[[ Data in this exercise, beginning ]]

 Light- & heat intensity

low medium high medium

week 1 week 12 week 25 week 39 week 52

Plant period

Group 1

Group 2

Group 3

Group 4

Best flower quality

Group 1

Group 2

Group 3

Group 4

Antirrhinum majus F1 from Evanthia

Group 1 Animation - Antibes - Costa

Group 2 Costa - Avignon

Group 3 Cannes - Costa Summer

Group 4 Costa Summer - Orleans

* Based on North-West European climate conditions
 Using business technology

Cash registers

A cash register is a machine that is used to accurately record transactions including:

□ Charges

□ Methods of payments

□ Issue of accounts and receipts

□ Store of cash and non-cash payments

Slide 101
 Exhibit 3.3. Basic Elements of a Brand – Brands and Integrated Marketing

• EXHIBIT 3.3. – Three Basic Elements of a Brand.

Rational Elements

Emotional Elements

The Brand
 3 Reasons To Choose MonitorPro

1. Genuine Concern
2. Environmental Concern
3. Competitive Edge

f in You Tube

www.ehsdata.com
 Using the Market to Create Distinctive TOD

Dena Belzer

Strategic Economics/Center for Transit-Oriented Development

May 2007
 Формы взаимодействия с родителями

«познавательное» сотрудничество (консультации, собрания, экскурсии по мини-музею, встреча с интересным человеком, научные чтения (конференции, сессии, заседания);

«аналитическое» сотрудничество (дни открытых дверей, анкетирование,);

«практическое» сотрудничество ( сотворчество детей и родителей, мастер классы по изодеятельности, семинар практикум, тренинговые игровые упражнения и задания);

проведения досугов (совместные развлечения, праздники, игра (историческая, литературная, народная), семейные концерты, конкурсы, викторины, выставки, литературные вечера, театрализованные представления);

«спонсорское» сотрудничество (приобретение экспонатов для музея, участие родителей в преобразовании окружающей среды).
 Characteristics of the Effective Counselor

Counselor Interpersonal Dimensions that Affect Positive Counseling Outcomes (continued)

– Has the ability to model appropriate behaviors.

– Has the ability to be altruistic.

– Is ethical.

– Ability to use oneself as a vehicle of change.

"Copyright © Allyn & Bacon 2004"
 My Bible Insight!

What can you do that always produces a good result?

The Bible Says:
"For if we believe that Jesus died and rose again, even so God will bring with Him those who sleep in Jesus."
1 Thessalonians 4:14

[[ Data in this exercise, end ]]

Output only an exact transcription of the lines above from the one with "low medium high medium" up to and including the one with "Exhibit 3.3. Basic".

low medium high medium

week 1 week 12 week 25 week 39 week 52

Plant period

Group 1

Group 2

Group 3

Group 4

Best flower quality

Group 1

Group 2

Group 3

Group 4

Antirrhinum majus F1 from Evanthia

Group 1 Animation - Antibes - Costa

Group 2 Costa - Avignon

Group 3 Cannes - Costa Summer

Group 4 Costa Summer - Orleans

* Based on North-West European climate conditions
 Using business technology

Cash registers

A cash register is a machine that is used to accurately record transactions including:

□ Charges

□ Methods of payments

□ Issue of accounts and receipts

□ Store of cash and non-cash payments

Slide 101
 Exhibit 3.3. Basic Elements of a Brand – Brands and Integrated Marketing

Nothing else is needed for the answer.